** Supplied entries follows **

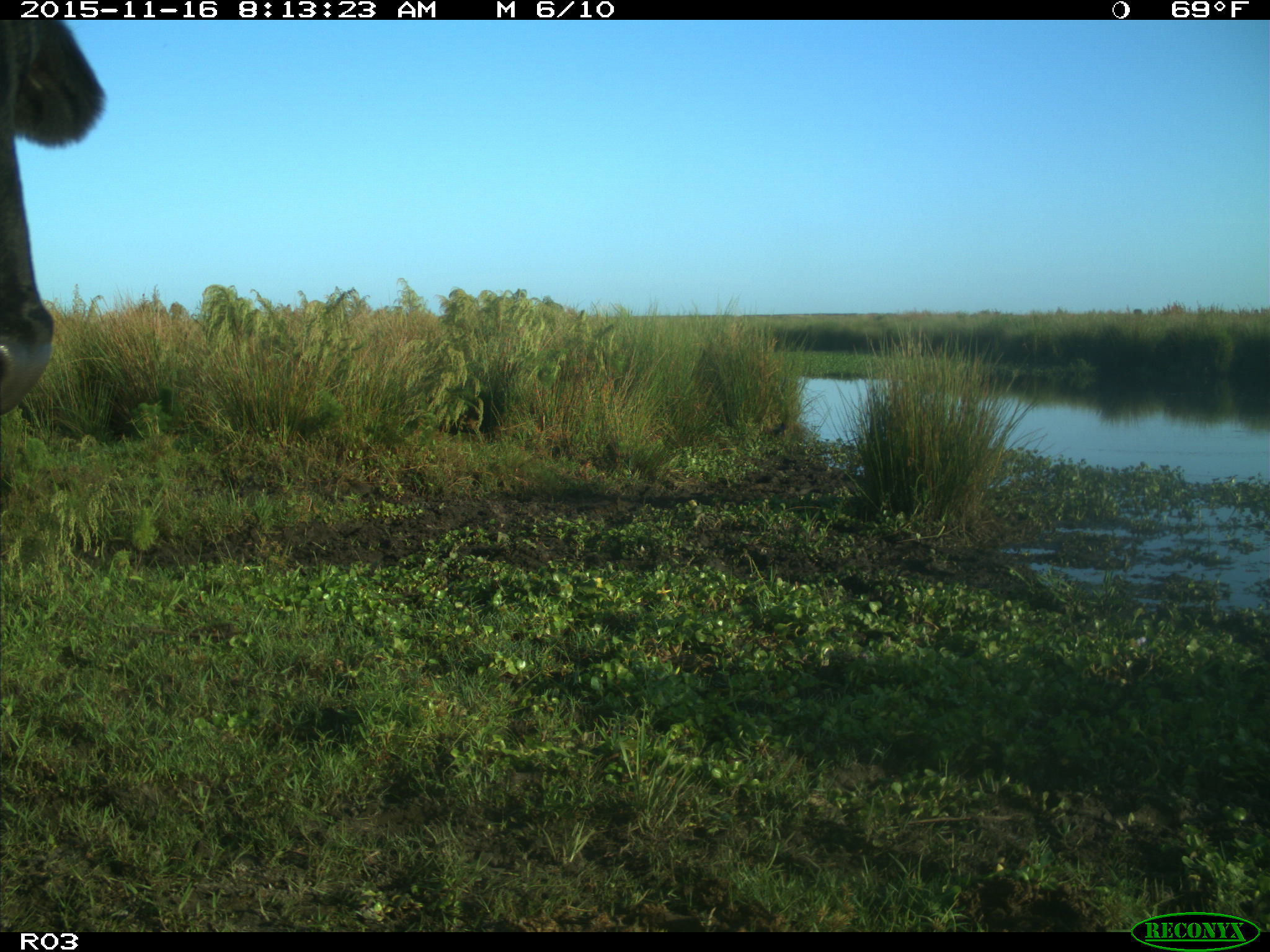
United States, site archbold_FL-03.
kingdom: Animalia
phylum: Chordata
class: Mammalia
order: Artiodactyla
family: Bovidae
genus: Bos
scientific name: Bos taurus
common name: domestic cow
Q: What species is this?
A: Bos taurus (domestic cow).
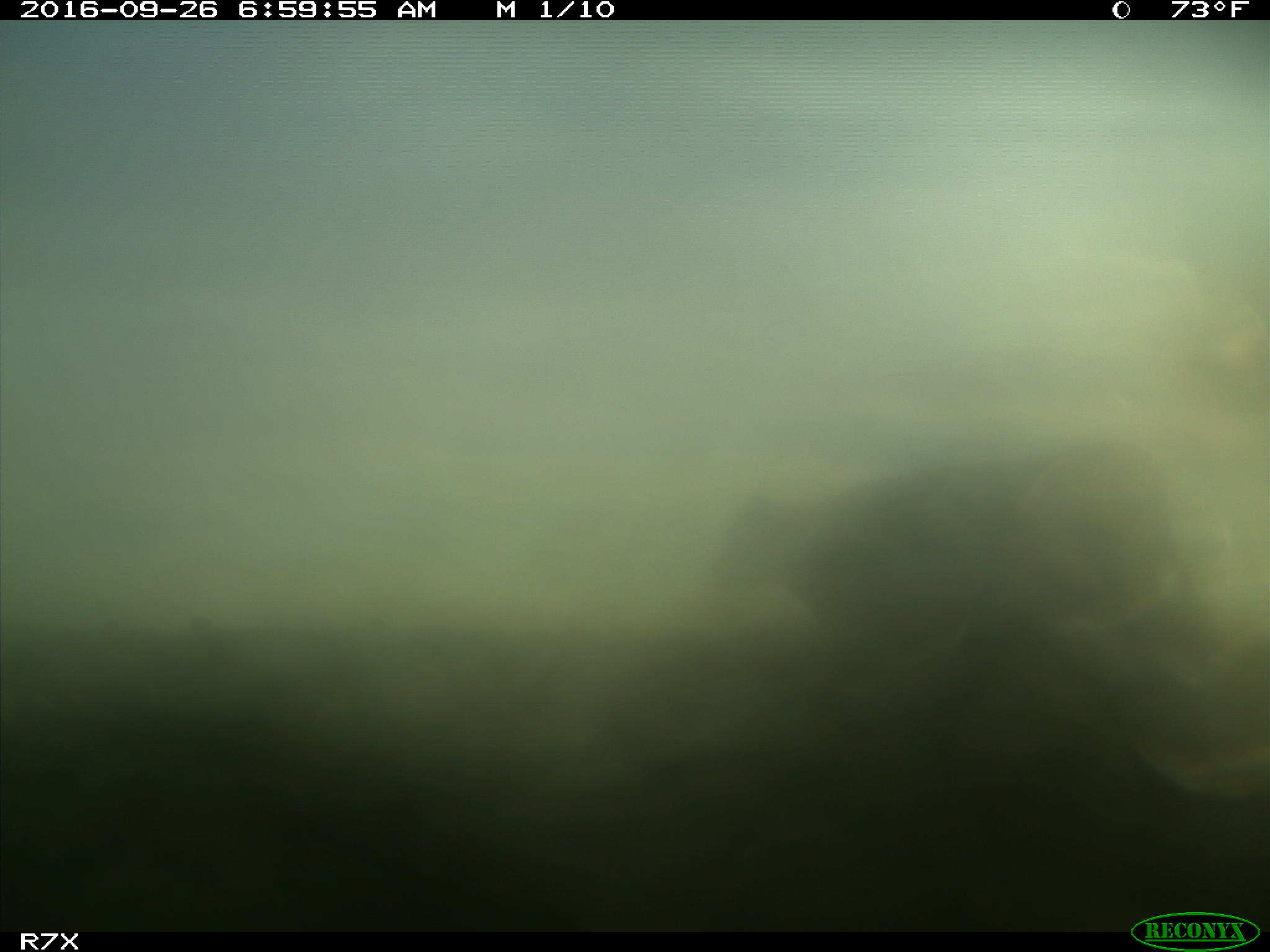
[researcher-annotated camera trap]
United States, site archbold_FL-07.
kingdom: Animalia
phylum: Chordata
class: Mammalia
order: Artiodactyla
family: Bovidae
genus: Bos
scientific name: Bos taurus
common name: domestic cow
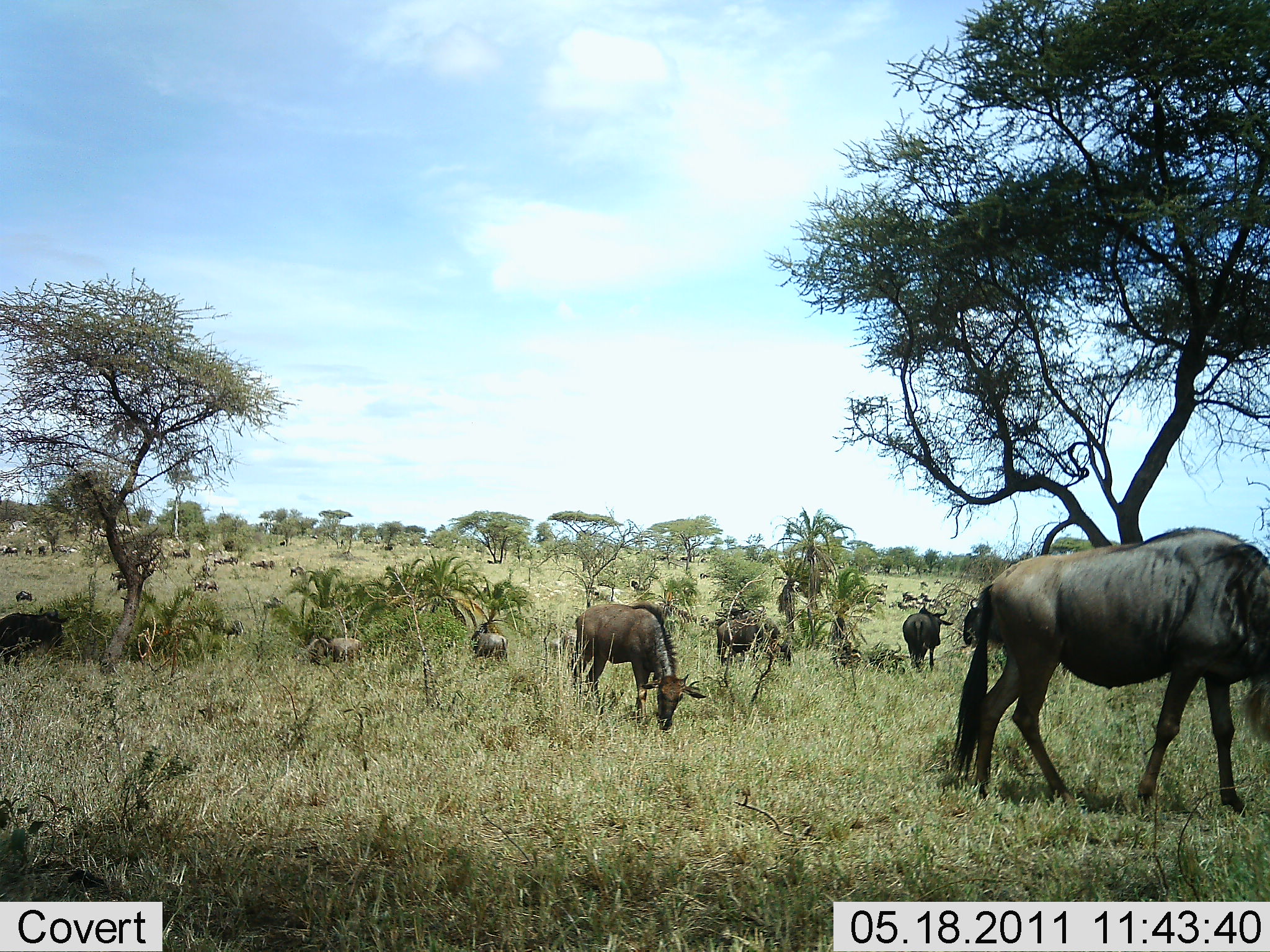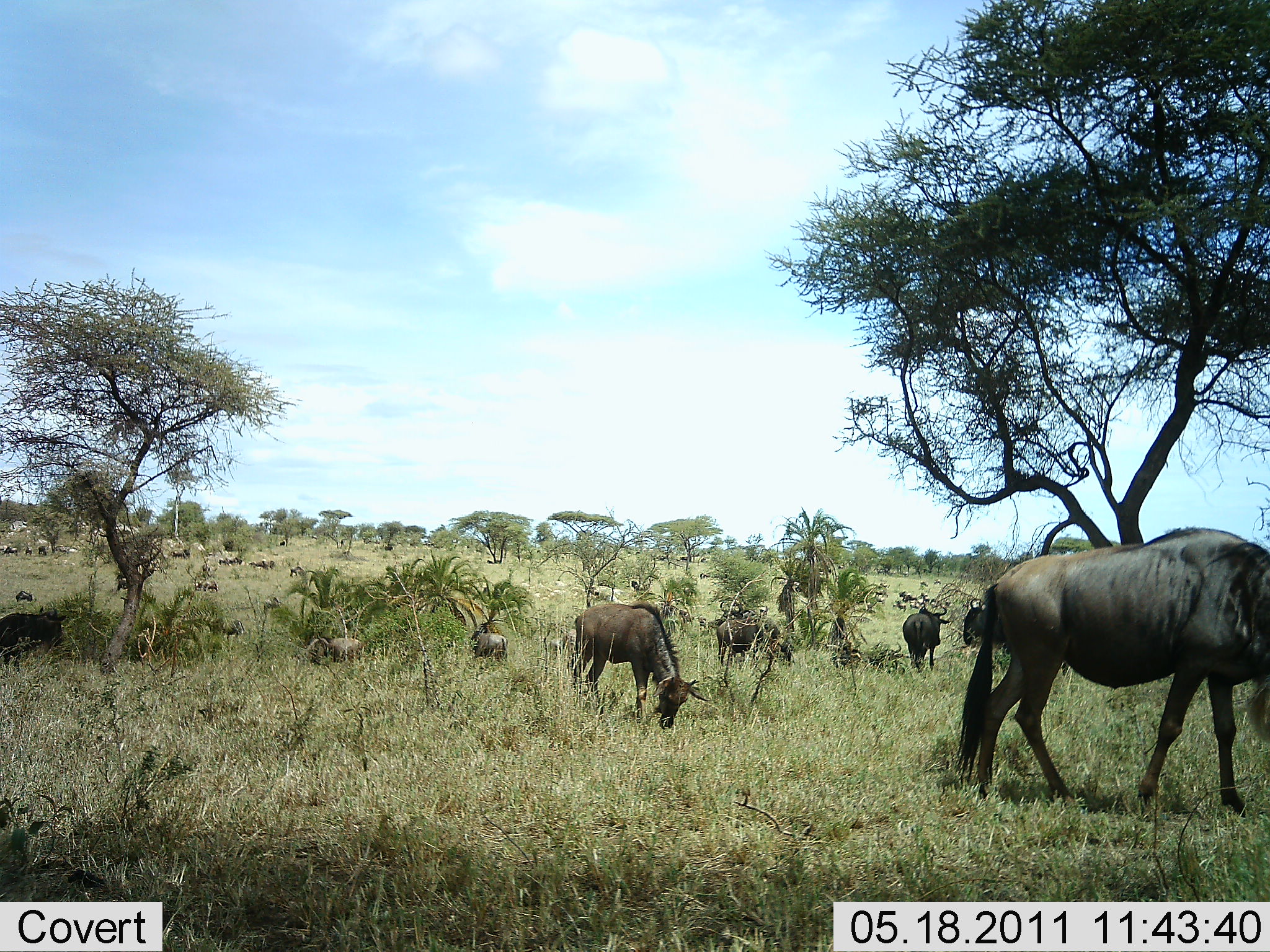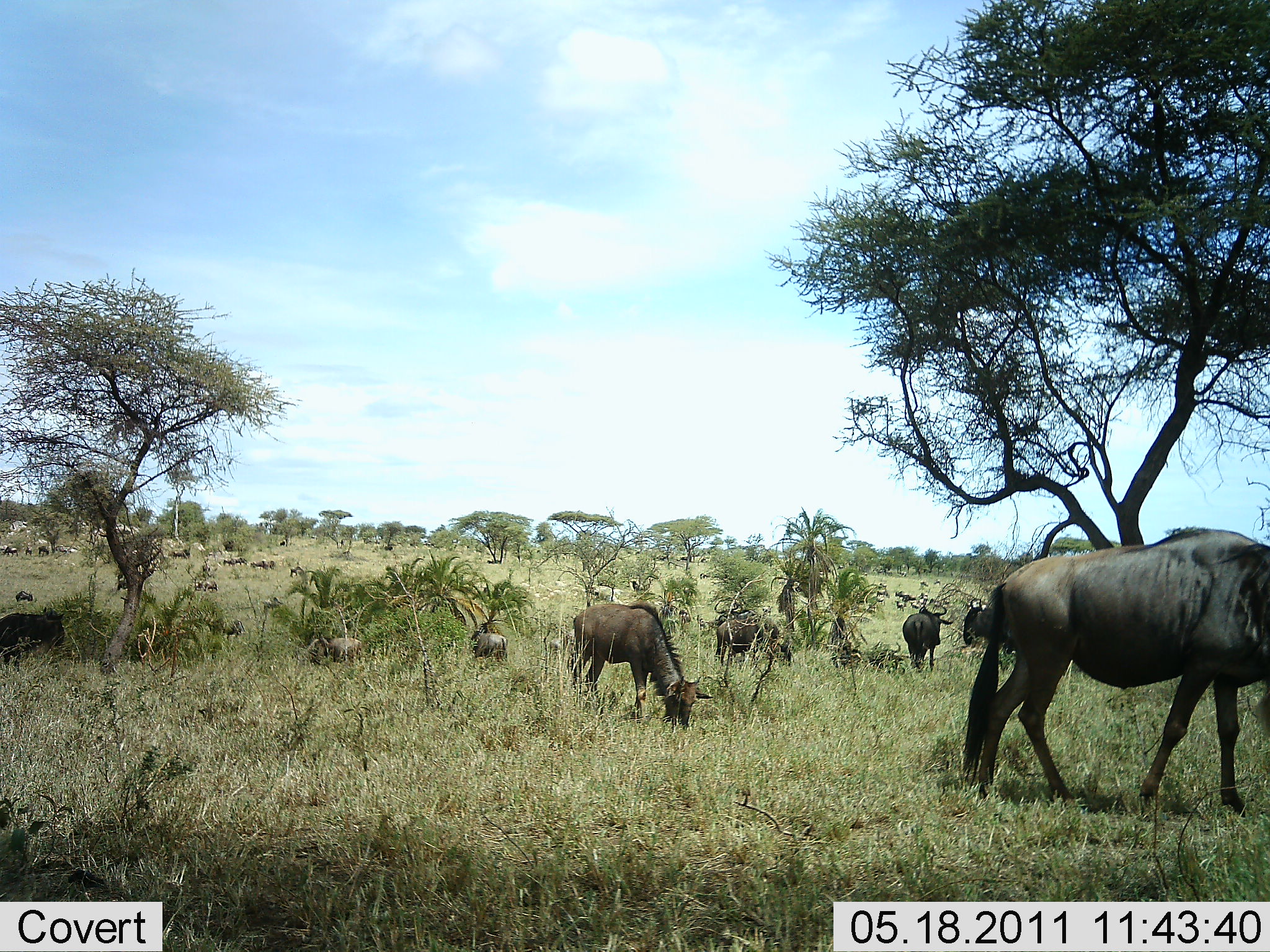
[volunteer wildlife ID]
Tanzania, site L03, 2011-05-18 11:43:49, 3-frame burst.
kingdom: Animalia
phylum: Chordata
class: Mammalia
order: Artiodactyla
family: Bovidae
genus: Connochaetes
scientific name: Connochaetes taurinus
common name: blue wildebeest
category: wildebeest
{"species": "wildebeest (blue wildebeest) (Connochaetes taurinus)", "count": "11-50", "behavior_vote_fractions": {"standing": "40%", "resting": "0%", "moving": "40%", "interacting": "0%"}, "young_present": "10%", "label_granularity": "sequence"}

** End of Supplied entries **

**Work required:**
Search the entries for the word "wildebeest" and gather every line where it appears.

**Exercise result:**
common name: blue wildebeest
category: wildebeest
{"species": "wildebeest (blue wildebeest) (Connochaetes taurinus)", "count": "11-50", "behavior_vote_fractions": {"standing": "40%", "resting": "0%", "moving": "40%", "interacting": "0%"}, "young_present": "10%", "label_granularity": "sequence"}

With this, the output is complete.